Similarly in Venezuela, .VE has launched. Again, you could register .co.VE, .com.VE. And so that has not given a priority period and has just sort of hit us. And so that is now available to register. And again, we would advise people to look at the domains that they already have in Venezuela and then perhaps looking at securing the corresponding .VE.

.AD this is for Andora. They've launched a sunrise and limited phases period, and general availability is in October. But again, this is not a new launch. It's an extension that used to have really restrictive rules, but those rules are slowly going to go away. But they are giving periods for brand holders to go and secure their relevant names before that general availability.

And then this year, we we've seen Global Bock launch at sort of March time of this year. And so this is just another thing to contemplate whether you get into the blocking space or not. I think that companies are looking at this and whether it's got the right TLDs that they really care about, or whether it's actually there's a lot of TLDs in there that I don't care about. And it's the expense versus this. So there's a lot more to it than that, but it's definitely worth looking at. Is it something that we want to do?

So these are the things that are going on right this moment in time. And I think with that, I am going to pass over to Patrick, who's going to go through the summary with you all.

Patrick: Thank you, Justin. So yeah, quickly as a summary, I think something we tried to highlight today is really how all the different topics related to domain security are connected to each other. Centralization, allowing you to have white lists, allowing you basically to be even more efficient when it comes to domain threat intelligence, dealing with enforcement when you have infringing situations and so on. It's all about making your life easier when it comes to day-to-day domain management. So I think these are all very important and critical topics that need to be addressed.

Improving your security posture by building up your governance. We spoke about policies basically. And I do believe that indeed having the right set of rules, integrating people doing cybersecurity within your organization, like…into this discussion will definitely be a great added value to your overall domain security posture.
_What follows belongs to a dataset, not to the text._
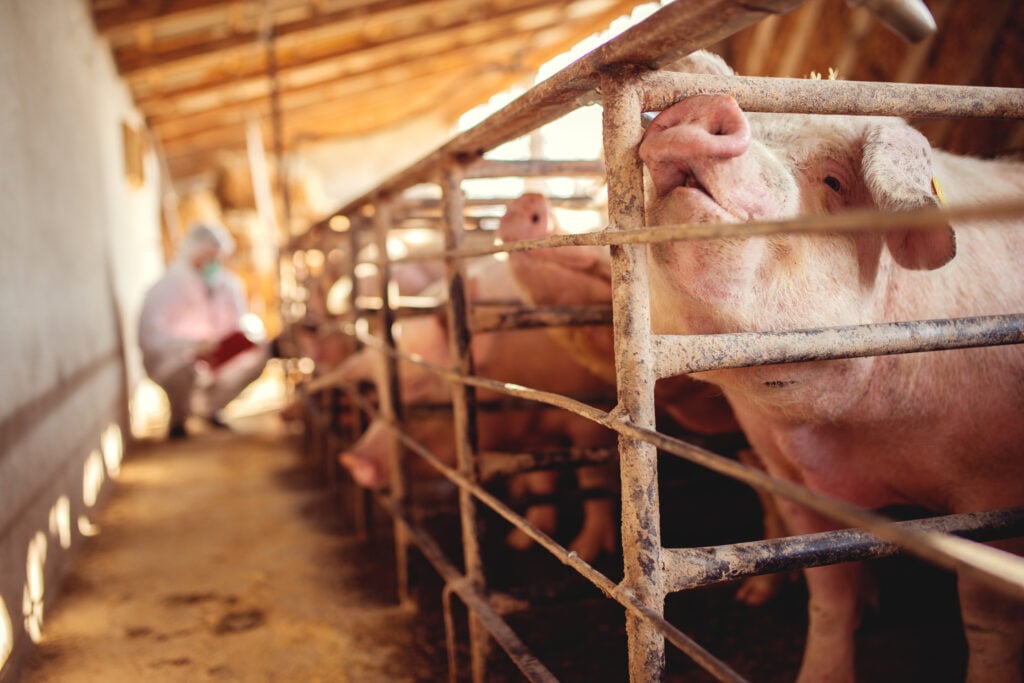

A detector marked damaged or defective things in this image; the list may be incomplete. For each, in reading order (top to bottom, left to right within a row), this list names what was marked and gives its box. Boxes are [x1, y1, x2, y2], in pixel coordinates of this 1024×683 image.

rusty metal bar [638, 70, 1024, 119]
rusty metal bar [598, 70, 663, 683]
rusty metal bar [651, 313, 1024, 376]
rusty metal bar [659, 507, 1024, 593]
So I think that's really critical to look at.

Centralization, I think that's probably the word we've been using the most, Justin, today. I think we do all see and believe in the value of centralized assets management with all the benefits that you're going to be able to get out of that, like automation for example. We spoke about that.

Processes that you're going to be able to put in place, streamline the workflow, get efficiency. Again integrated automation. So I think all that will really benefit for your organization. And with upcoming regulations, we spoke about NIS2. Again, I think that's really the right moment to have a look at the overall domain security posture and domain strategy for each of your organizations.